+++ SOURCE DATA

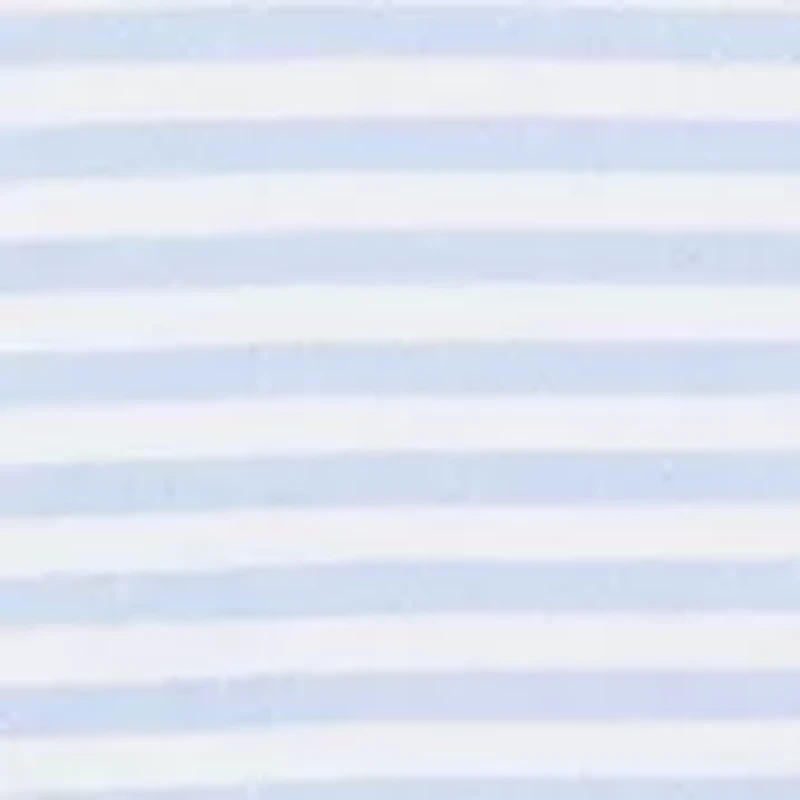 Baby Girls Blueberries Popover and Hat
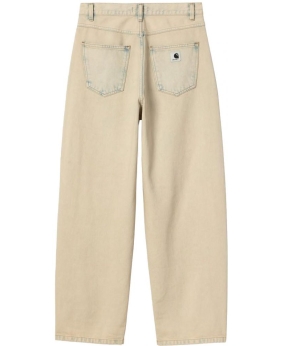 KALHOTY CARHARTT WIP Brandon 5-Pocket De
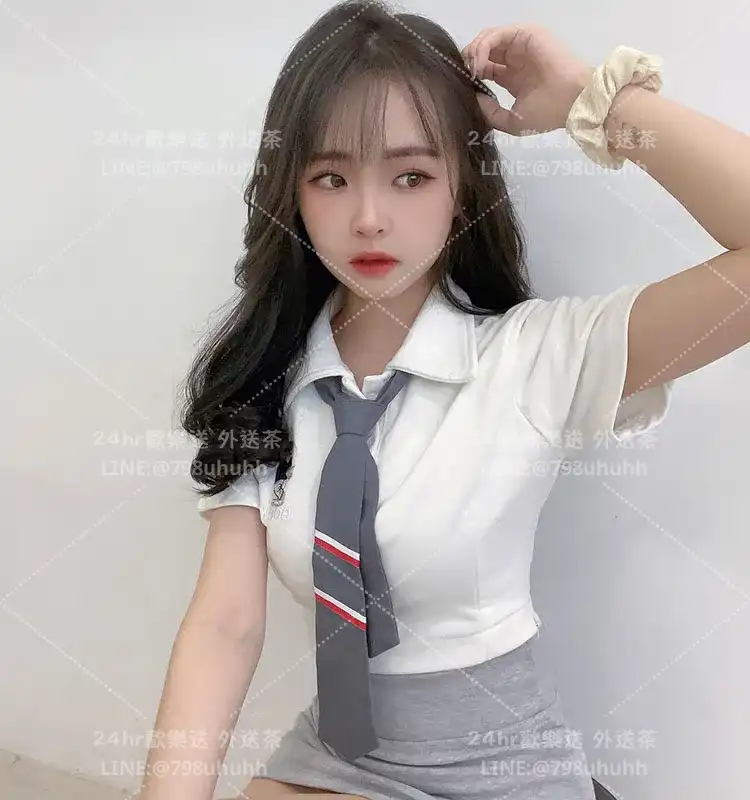 桃園按摩舒壓 婷婷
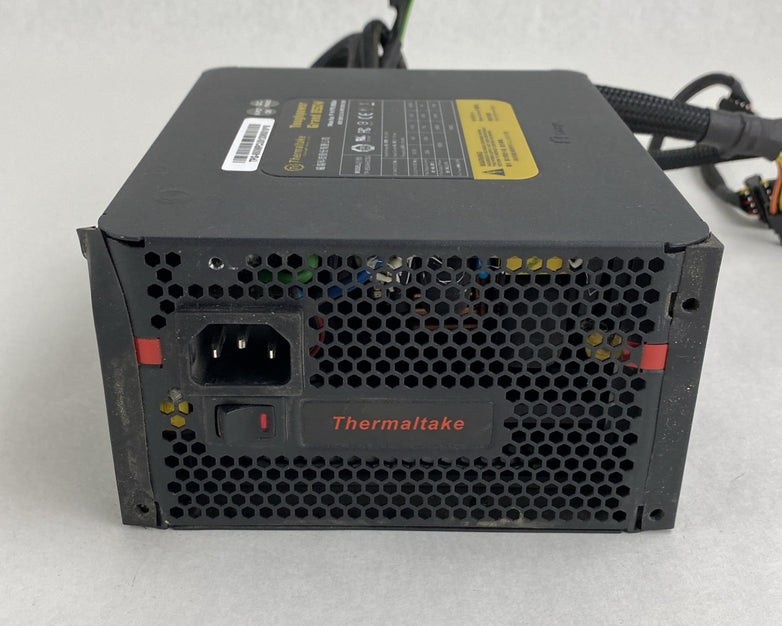 Thermaltake TP-850AH3CSG Toughpower Grand 850W Power Supply TPG-850M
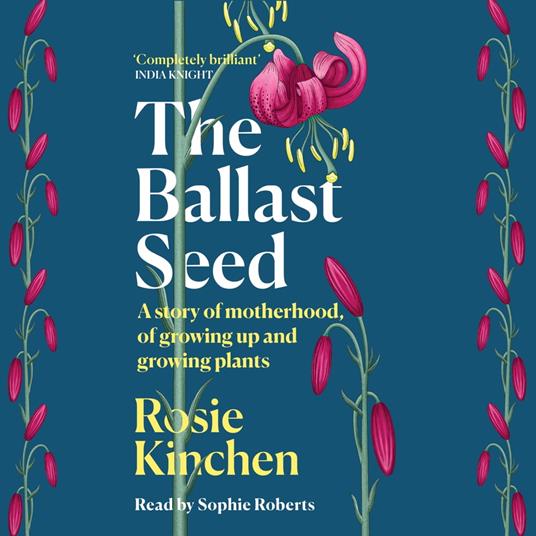 The Ballast Seed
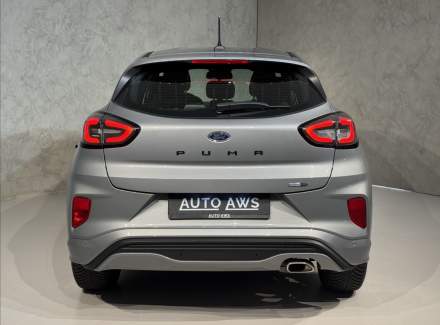 Ford - Puma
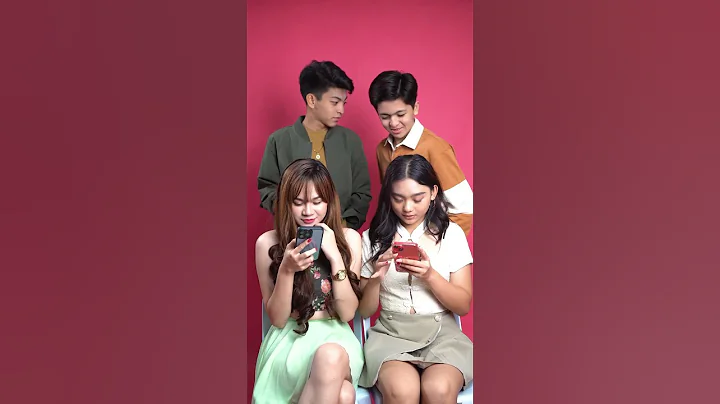 Kunwari deadma! #MILMI #GELCY  #Runcav #RuncavEvents #RuncavManagement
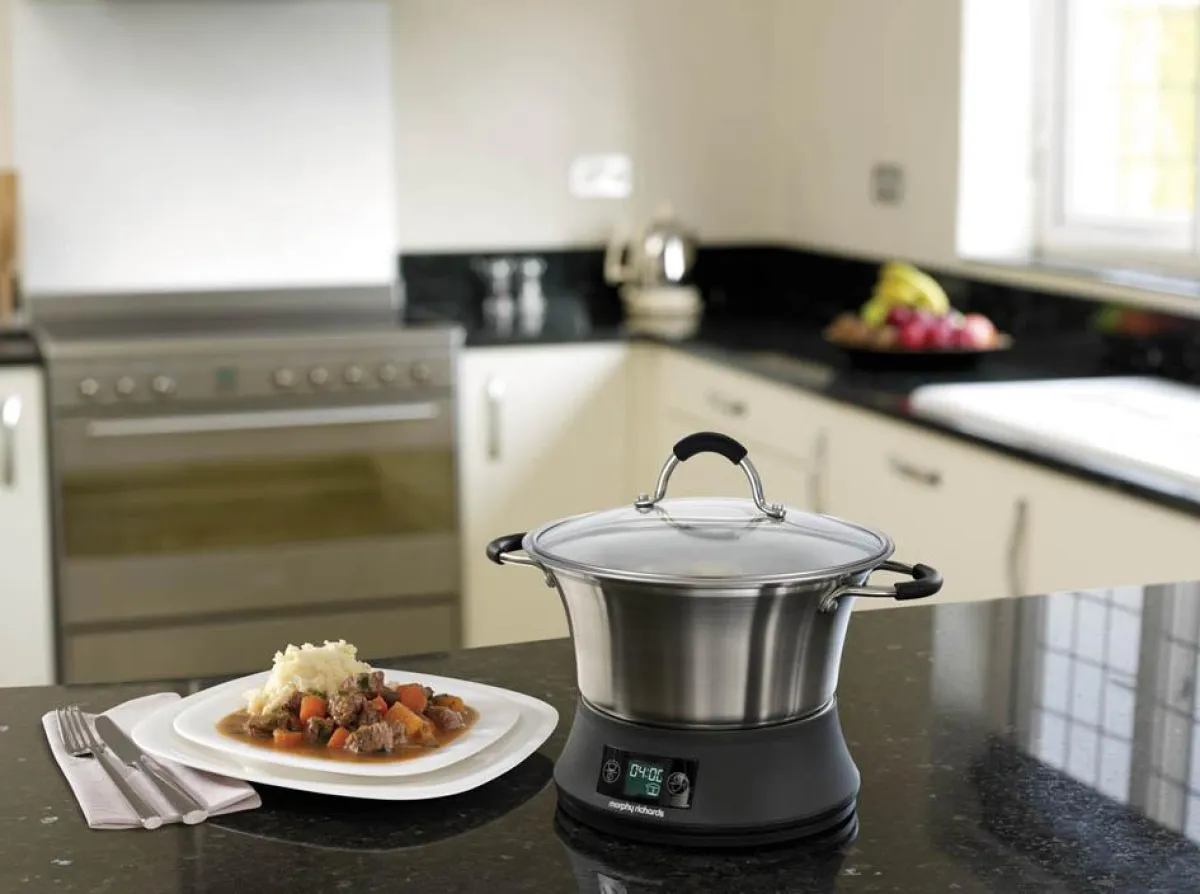 slow cooker Flavour Savour
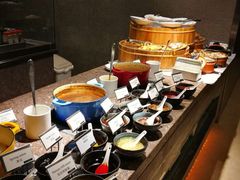 -天诚丽筠酒店-西餐厅
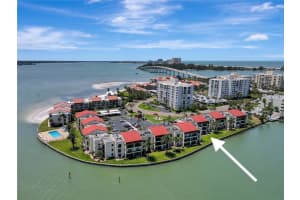 868 BAYWAY BOULEVARD, CLEARWATER, FL 33767 Sold 09/06/23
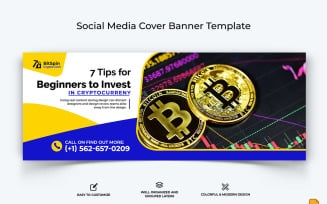 CryptoCurrency Facebook Cover Banner Design-011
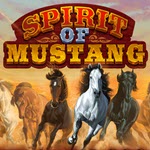 Spirit of Mustang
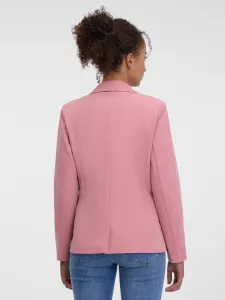 Light pink women's blazer ORSAY - Women's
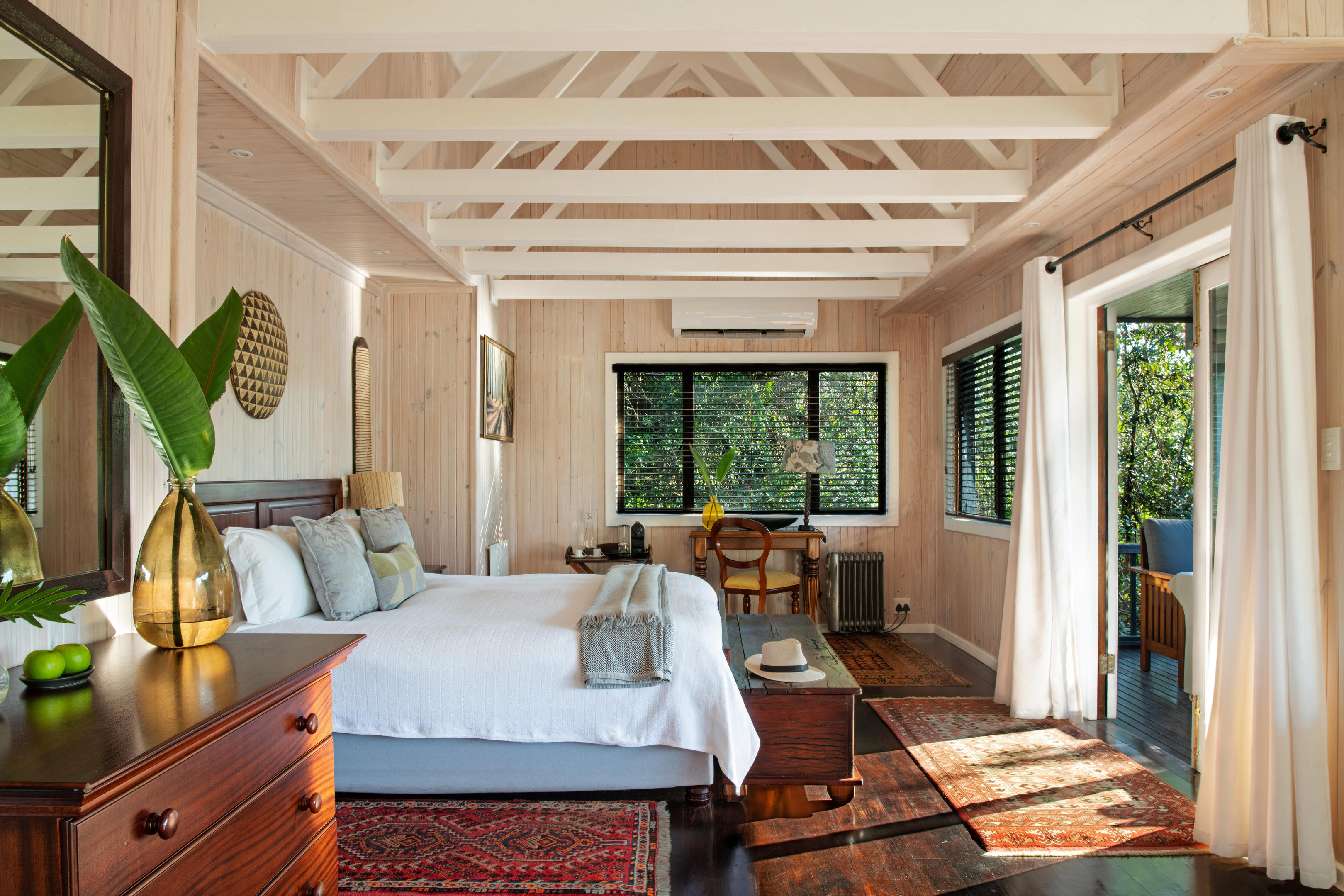 Prana Lodge and Wellness Retreat 7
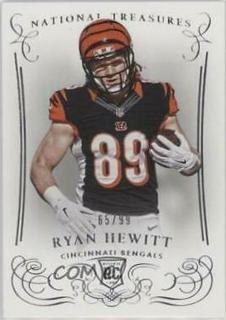 Ryan Hewitt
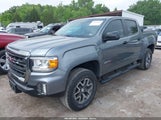 GMC Canyon 4Wd Short Box At4 - Cloth 1GTG6FEN9M1199098 fotografie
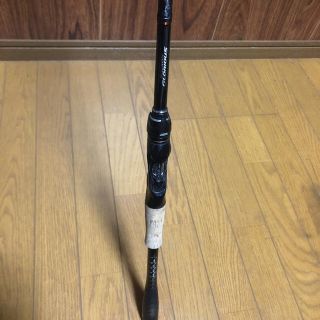 シマノ ポイズングロリアス 176Hの通販 by ちくわ's shop|ラクマ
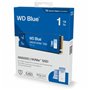 Disque dur Western Digital WDS100T4B0E 1 TB SSD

++++++

PROBLEM
Return the data above in its exact wording, with none of the pictures.

RESPONSE TO THIS EXERCISE
 Baby Girls Blueberries Popover and Hat
 KALHOTY CARHARTT WIP Brandon 5-Pocket De
 桃園按摩舒壓 婷婷
 Thermaltake TP-850AH3CSG Toughpower Grand 850W Power Supply TPG-850M
 The Ballast Seed
 Ford - Puma
 Kunwari deadma! #MILMI #GELCY  #Runcav #RuncavEvents #RuncavManagement
 slow cooker Flavour Savour
 -天诚丽筠酒店-西餐厅
 868 BAYWAY BOULEVARD, CLEARWATER, FL 33767 Sold 09/06/23
 CryptoCurrency Facebook Cover Banner Design-011
 Spirit of Mustang
 Light pink women's blazer ORSAY - Women's
 Prana Lodge and Wellness Retreat 7
 Ryan Hewitt
 GMC Canyon 4Wd Short Box At4 - Cloth 1GTG6FEN9M1199098 fotografie
 シマノ ポイズングロリアス 176Hの通販 by ちくわ's shop|ラクマ
 Disque dur Western Digital WDS100T4B0E 1 TB SSD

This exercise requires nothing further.